The following remarks are by Center Director and Professor of History and Southern Studies Ted Ownby.
On History and Inclusiveness in Current Efforts to Remove Confederate Symbols
I’m not absolutely sure I need a state flag. I don’t wave state flags or salute them or wear them on my clothing. But as a resident of Mississippi since the 1980s and as scholar and teacher in History and Southern Studies, I want a different flag than the one we have. I want a state flag that stands for equal access to the law, to education, to health care, and to safety and respect. I’m not sure what that flag would look like, but it wouldn’t include emblems from the Confederate military.
I am moved by the current movements to remove the Confederate battle flag from the grounds of the South Carolina capitol and from the state flag of Mississippi. I’m proud that a graduate of the Southern Studies program is leading a part of the movement to change the state flag and proud that the university’s provost and interim chancellor made a statement supporting change.
As I watch and read about efforts to change state symbols, I like their emphasis on history and inclusiveness. Sometimes discussions of symbols at least seem to pit the past against the present, but the current movement has a sense of the power of history, with consistent references to Reconstruction, the segregation era, forms of violence past and present, and both the civil rights movement and massive resistance. In the past few days, it has been impressive to see so many historians and other scholars combining the immediacy of their reaction to the terrorism in Charleston with longstanding passions connected to their scholarship. It seems to be a movement full of quoting, citing, footnoting, and syllabus-revising. The current movement, if I understand it right, is anything but opposed to history or quiet about it; it is steeped in history’s failures and tragedies and also its moments of extraordinary potential.
It makes sense that efforts to change southern symbols comes on the heels of the Confederate flag-supporting terrorism that killed nine people in Charleston. One of the arguments popular among supporters of Confederate symbolism is that a flag should honor the life and death of people who died too young. As David Blight argued in his book Race and Reunion, one of the ways a lot of Americans North and South in the late 1800s and early 1900s agreed to national reconciliation was by celebrating the lives and remembering the deaths of soldiers, without much emphasis on the reasons for the Civil War. The current effort to change symbols has much to do about remembering the lives and responsibly commemorating deaths of the nine people murdered in Charleston and many other people, famous and not-famous, past and present, who died because of, or fighting, injustice.
The most immediate arguments to change state symbols, if I understand them, are that having a Confederate symbol as an official symbol honors some people’s history at the expense of other people, that it defines and even celebrates the Confederacy and its supporters as the central moment and people in the history of the state, and that it implies that the government of those states might still work more for whites than African Americans and other people of color.

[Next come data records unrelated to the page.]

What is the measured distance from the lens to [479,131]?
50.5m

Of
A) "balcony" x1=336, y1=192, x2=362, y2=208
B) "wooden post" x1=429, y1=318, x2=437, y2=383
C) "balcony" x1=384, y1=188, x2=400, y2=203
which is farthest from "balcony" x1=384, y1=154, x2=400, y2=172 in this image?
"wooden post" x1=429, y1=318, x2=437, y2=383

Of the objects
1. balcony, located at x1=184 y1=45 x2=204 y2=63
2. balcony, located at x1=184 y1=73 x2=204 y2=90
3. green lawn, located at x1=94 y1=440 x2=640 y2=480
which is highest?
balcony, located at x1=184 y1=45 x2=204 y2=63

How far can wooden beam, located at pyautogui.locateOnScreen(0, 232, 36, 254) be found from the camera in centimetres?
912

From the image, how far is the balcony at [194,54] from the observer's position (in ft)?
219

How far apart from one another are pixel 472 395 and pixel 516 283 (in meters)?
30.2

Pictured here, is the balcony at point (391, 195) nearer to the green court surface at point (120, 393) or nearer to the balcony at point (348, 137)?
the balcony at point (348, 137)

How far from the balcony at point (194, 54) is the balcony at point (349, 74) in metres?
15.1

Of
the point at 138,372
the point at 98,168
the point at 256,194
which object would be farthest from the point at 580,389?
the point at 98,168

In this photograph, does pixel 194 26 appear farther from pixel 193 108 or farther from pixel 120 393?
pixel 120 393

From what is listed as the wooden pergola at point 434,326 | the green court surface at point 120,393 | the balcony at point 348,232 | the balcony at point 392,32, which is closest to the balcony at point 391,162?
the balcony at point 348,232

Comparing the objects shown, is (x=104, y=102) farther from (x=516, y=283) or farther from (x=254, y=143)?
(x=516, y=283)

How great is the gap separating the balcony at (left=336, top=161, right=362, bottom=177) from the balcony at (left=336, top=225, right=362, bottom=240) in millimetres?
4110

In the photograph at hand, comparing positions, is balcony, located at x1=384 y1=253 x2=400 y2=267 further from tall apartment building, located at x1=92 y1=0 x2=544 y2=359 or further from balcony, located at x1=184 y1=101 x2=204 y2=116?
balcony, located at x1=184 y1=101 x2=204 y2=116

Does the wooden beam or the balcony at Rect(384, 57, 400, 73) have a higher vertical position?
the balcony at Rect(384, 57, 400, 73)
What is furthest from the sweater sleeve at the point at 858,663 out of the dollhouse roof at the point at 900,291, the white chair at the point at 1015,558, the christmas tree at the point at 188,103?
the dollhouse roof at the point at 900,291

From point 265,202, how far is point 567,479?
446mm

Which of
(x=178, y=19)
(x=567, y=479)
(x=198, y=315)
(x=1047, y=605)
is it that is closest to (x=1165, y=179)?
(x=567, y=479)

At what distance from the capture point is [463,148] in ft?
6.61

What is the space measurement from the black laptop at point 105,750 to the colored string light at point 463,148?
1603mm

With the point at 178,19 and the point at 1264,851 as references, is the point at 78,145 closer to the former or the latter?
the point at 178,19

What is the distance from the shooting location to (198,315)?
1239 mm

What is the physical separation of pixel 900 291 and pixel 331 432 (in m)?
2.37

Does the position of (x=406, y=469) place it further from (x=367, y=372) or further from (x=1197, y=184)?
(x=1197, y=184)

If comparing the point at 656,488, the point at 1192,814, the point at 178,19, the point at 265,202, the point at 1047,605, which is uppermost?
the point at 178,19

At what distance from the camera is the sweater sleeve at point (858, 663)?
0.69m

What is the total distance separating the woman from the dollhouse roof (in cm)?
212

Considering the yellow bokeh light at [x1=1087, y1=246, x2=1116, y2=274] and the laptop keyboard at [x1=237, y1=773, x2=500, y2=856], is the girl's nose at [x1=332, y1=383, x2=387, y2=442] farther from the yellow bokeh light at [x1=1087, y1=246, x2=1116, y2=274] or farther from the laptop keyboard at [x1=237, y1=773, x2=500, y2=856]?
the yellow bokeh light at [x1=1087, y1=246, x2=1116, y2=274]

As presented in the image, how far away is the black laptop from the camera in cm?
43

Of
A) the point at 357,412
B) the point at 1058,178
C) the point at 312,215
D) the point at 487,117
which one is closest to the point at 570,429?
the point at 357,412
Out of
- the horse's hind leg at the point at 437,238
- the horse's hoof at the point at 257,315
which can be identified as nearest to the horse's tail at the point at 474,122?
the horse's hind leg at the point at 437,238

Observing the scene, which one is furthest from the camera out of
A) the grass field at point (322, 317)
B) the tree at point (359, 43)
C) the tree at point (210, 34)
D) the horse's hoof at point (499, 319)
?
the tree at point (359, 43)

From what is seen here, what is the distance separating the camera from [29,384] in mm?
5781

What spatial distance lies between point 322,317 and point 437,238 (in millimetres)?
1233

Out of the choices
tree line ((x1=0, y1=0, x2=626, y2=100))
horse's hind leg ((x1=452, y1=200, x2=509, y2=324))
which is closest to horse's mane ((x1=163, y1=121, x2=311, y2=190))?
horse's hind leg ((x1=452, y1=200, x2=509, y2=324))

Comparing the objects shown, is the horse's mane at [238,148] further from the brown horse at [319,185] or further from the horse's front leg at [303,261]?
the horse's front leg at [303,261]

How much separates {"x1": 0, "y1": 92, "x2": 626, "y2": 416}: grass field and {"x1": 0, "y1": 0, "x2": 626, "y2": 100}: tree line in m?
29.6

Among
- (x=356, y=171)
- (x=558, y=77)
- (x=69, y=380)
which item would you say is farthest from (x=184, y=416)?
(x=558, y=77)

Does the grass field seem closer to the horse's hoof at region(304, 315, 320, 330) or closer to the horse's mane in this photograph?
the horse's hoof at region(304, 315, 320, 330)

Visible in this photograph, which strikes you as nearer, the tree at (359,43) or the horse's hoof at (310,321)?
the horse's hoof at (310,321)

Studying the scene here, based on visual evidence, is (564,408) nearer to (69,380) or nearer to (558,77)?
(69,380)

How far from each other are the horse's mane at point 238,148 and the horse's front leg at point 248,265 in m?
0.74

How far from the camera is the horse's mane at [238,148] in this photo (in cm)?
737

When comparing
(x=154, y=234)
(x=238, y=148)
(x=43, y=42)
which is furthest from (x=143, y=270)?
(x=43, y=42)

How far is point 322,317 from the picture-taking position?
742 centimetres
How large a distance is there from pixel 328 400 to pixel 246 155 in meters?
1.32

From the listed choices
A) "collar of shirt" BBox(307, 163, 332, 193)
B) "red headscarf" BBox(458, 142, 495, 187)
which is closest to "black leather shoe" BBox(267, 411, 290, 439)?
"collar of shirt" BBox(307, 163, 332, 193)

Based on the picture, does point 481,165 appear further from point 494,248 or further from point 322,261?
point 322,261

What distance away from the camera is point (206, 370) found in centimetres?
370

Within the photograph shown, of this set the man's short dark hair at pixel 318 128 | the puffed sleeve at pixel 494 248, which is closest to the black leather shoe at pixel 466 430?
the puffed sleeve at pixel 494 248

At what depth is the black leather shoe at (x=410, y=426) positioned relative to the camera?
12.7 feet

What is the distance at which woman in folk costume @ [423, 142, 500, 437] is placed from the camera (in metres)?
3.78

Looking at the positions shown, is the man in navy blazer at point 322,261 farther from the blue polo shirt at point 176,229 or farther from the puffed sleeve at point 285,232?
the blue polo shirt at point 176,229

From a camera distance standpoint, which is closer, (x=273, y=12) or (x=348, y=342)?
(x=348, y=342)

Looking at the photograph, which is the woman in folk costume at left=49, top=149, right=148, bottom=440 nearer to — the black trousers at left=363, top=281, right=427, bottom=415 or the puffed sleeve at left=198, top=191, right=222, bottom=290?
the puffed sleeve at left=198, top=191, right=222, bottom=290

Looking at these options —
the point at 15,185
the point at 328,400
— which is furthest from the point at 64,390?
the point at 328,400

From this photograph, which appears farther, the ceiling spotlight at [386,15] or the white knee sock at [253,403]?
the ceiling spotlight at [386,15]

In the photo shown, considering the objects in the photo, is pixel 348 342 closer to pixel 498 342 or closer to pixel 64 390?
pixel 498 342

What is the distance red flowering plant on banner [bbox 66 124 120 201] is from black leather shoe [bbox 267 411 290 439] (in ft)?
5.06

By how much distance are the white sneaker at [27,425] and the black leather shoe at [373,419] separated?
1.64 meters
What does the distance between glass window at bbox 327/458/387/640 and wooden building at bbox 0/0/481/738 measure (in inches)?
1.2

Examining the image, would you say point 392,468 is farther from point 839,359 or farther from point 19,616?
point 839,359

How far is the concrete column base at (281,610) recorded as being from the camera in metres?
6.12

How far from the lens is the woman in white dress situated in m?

There’s often a fear that comes with movements about symbols. The fear, which the opponents of changing symbols certainly notice and discuss, is that the movement is merely symbolic or that it is a reaction of people who want to do something, anything, as an emotional reaction to a crisis. My encouragement is to take seriously that concern. If we want a flag that stands for equal access to the law, education, health care, safety, and respect, let’s keep looking for the best ways to work for those things too.